The London of Shakespeare’s day was a national capital encircled by crumbling walls. Beyond the walls were tenements, warehouses, vegetables gardens, workshops, gun foundries, brick kilns, windmills, and a countless number of stinking ditches and refuse heaps.
The landscape of Shakespeare scholarship is structured much the same way, with a small central core of established attributions and scant facts surrounded by a vast zone where workaday researchers toil making things of slight value, producing a whole lot of crap as by-products.
From this zone comes John Casson and his new book, Enter Pursued by a Bear: The Unknown Plays of Shakespeare-Neville. Casson claims to have found a trove of early Shakespeare works–so early, in fact, they don’t have Shakespeare’s name on them.
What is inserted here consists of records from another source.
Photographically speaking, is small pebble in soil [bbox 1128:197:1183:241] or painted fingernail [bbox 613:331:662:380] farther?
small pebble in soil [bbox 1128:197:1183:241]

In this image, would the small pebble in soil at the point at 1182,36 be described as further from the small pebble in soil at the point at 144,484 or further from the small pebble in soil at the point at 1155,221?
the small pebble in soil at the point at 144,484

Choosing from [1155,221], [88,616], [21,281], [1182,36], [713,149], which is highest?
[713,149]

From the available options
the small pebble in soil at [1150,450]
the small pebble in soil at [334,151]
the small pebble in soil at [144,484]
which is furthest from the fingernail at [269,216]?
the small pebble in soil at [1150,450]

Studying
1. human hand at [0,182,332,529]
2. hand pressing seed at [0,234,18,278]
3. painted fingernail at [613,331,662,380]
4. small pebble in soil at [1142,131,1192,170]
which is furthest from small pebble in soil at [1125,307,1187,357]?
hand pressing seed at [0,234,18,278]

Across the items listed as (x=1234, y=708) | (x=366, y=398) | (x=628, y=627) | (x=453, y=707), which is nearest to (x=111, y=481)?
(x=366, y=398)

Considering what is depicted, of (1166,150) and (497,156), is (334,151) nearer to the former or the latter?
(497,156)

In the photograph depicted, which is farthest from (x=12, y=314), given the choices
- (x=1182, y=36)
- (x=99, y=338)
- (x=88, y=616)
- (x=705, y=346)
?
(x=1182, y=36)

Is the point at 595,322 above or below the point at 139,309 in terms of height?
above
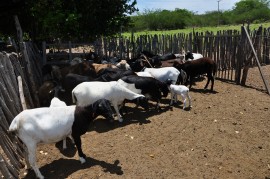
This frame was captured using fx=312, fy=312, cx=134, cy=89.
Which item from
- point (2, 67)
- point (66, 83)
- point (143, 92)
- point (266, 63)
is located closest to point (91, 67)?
point (66, 83)

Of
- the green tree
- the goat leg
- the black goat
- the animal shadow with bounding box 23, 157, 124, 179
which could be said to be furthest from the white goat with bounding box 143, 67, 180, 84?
the green tree

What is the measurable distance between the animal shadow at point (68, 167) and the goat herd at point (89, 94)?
0.17 m

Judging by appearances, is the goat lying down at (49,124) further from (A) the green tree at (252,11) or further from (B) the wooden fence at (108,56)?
(A) the green tree at (252,11)

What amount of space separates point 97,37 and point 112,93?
29.0ft

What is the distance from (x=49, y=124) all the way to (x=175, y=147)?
2829 millimetres

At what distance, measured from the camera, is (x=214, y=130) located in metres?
7.89

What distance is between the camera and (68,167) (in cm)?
639

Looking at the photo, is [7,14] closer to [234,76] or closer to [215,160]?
[234,76]

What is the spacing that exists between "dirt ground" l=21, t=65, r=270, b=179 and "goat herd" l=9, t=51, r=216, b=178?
432 millimetres

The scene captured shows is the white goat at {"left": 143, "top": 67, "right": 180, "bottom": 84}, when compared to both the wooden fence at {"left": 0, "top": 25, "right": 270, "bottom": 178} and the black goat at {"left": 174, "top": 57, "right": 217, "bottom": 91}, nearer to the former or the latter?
the black goat at {"left": 174, "top": 57, "right": 217, "bottom": 91}

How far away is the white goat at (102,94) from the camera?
8.50 m

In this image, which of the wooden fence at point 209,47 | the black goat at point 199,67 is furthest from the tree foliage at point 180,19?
the black goat at point 199,67

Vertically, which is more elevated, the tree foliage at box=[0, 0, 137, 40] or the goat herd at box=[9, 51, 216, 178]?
the tree foliage at box=[0, 0, 137, 40]

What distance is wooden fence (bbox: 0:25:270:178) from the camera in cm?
632
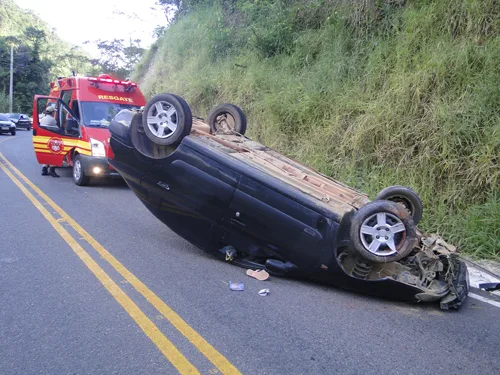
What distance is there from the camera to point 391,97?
28.7 feet

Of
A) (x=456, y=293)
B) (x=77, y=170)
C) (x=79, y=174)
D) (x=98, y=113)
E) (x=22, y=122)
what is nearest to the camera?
(x=456, y=293)

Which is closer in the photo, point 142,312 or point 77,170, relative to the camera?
point 142,312

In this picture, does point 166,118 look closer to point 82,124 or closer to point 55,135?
point 82,124

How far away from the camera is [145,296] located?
4438 millimetres

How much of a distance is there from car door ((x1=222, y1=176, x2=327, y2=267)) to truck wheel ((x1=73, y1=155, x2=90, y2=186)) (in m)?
6.08

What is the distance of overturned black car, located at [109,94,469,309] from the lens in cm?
448

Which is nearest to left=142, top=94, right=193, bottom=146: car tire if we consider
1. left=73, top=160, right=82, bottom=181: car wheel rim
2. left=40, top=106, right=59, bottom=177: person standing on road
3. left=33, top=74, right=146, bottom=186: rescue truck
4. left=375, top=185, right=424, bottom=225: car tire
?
left=375, top=185, right=424, bottom=225: car tire

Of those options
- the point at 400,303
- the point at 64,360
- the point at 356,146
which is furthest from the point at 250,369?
the point at 356,146

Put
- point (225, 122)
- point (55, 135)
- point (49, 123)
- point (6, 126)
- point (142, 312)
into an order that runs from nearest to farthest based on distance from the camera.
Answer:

Casson claims to have unearthed Shakespeare’s first published poem, signed by somebody named Phaeton; his first comedy, Mucedorus, his first tragedies, Locrine and Arden of Faversham; along with an early collaboration with John Fletcher called Cardenio.
Casson claims Shakespeare must have produced these anonymous apprentice works because “It is inconceivable . . . that his first plays were the massive
trilogy of Henry VI. Writers develop over time from simpler beginnings.” However, when Shakespeare arrived in London in 1587 the hit play was Christopher Marlowe’s Tamburlaine. Probably the first play Shakespeare ever saw in a free-standing theater, the tragedy was written by a playwright exactly Shakespeare’s age (they were both born in 1564) who burst onto the theater scene from the same humble provincial origins (Marlowe’s father was a shoemaker). The Henry VI plays were Shakespeare’s attempt to imitate his earliest rival’s precocious drama. With Marlowe already a star at 23, Shakespeare didn’t have much time to develop his craft.